- [GOAL]: Starting with the line containing "From this photograph, is" and going on through the line containing "131 centimetres", write those lines out again with "wooden bowl" changed to "wooden dish" and nothing else altered.

[Data extracted from a collection]
^^^^^^^^^^^^^^^^
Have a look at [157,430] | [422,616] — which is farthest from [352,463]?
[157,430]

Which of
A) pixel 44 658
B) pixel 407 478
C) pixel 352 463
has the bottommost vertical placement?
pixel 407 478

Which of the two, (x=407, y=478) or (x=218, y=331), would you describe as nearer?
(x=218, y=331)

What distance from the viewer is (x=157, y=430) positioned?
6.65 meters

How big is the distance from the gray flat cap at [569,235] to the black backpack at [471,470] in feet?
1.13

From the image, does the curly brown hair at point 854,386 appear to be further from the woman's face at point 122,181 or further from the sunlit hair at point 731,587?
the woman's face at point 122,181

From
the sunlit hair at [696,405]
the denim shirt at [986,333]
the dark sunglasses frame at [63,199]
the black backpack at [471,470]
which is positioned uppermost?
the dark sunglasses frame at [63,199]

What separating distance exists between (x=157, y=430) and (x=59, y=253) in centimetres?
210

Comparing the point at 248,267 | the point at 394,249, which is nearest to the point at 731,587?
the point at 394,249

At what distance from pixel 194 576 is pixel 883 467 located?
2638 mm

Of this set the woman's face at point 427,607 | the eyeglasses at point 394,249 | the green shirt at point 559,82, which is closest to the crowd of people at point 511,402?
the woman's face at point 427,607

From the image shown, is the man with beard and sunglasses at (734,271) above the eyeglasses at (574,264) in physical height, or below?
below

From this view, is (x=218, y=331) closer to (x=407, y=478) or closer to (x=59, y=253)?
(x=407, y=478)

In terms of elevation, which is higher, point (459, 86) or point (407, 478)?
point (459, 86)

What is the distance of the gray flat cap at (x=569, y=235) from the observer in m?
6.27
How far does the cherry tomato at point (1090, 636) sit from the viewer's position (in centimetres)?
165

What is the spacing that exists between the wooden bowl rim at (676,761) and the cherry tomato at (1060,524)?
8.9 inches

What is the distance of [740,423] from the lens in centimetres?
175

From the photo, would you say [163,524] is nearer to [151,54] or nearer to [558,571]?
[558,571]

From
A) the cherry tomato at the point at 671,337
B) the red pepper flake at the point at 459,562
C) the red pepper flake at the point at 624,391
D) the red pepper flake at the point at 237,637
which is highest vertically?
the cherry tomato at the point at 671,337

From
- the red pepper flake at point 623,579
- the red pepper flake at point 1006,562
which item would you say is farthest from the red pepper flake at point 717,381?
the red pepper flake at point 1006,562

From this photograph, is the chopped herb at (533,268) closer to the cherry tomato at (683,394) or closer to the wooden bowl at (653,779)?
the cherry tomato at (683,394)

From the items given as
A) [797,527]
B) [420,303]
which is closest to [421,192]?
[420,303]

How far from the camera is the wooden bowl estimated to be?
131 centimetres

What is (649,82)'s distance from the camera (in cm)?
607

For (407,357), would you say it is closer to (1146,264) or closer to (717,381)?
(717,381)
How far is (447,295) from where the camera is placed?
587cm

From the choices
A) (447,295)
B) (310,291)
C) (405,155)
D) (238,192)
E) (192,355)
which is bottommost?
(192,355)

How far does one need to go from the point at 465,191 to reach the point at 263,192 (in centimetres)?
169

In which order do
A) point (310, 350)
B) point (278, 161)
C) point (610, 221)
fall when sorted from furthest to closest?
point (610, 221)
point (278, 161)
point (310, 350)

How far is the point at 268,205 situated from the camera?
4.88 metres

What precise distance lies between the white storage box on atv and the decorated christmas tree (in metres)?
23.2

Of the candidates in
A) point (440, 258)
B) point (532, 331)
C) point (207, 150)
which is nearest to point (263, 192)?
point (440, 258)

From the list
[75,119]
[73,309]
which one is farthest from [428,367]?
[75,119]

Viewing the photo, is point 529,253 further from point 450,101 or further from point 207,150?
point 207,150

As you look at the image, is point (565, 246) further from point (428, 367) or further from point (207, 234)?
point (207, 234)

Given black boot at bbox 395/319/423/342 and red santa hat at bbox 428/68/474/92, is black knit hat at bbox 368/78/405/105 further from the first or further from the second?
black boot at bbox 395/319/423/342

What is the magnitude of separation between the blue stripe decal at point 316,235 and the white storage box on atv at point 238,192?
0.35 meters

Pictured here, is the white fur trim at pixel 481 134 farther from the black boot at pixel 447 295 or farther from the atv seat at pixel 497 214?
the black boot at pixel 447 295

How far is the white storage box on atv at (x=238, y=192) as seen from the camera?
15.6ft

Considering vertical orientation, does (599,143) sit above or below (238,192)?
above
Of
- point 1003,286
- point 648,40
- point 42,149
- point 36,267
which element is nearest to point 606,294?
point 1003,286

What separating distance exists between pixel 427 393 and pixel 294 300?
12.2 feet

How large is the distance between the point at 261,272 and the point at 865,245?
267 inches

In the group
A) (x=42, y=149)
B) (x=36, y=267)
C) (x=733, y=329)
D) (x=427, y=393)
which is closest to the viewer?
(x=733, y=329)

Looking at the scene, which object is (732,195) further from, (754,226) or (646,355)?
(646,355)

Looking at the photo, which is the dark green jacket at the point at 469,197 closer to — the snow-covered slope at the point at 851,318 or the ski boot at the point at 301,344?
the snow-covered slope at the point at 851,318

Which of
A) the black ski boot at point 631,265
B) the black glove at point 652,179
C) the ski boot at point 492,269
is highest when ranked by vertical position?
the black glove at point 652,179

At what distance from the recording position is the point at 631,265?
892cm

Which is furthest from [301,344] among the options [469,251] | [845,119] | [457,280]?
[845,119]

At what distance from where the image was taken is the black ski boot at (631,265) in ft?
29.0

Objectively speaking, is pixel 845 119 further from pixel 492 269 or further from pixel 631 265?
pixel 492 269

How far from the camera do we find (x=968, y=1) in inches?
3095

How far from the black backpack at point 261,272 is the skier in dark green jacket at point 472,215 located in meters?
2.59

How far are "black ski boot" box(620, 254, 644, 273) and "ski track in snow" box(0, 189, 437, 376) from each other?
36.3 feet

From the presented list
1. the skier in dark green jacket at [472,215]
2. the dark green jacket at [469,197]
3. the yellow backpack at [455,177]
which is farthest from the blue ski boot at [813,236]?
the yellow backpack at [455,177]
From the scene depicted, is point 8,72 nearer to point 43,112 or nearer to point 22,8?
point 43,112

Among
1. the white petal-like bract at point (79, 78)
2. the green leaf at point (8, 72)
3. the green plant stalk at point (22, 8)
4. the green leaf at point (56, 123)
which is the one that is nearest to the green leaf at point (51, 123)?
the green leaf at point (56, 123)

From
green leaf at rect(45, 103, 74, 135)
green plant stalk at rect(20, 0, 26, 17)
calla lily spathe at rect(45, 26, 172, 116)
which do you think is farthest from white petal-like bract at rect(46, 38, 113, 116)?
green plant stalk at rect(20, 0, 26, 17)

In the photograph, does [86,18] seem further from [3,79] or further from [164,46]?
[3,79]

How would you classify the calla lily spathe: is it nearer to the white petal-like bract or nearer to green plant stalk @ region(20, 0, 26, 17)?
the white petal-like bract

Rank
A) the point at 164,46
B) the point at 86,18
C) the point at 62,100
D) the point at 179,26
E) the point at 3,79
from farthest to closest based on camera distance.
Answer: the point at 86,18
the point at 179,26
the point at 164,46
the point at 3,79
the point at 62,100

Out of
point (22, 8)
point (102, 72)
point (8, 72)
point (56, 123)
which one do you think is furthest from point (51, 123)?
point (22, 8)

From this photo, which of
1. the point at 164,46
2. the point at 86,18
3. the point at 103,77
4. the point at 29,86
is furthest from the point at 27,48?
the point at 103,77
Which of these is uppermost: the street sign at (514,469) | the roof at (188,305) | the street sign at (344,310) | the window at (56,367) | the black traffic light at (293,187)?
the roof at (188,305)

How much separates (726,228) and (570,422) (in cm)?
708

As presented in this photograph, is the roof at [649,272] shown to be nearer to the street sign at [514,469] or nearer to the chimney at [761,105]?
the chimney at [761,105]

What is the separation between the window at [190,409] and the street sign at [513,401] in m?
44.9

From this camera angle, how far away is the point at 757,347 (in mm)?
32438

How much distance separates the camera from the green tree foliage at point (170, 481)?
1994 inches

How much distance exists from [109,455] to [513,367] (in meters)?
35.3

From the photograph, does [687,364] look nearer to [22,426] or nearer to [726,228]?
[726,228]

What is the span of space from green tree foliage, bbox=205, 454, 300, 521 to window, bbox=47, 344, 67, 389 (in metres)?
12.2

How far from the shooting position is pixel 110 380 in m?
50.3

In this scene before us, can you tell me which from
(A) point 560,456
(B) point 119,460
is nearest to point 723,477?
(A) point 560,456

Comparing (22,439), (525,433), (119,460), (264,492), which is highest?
^^^^^^^^^^^^^^^^
- [TASK OUTPUT]:
From this photograph, is the chopped herb at (533,268) closer to the cherry tomato at (683,394) or closer to the wooden dish at (653,779)?
the cherry tomato at (683,394)

From the items given as
A) [797,527]
B) [420,303]
which is closest to [421,192]?
[420,303]

How far from the camera is the wooden dish estimated to be?
131 centimetres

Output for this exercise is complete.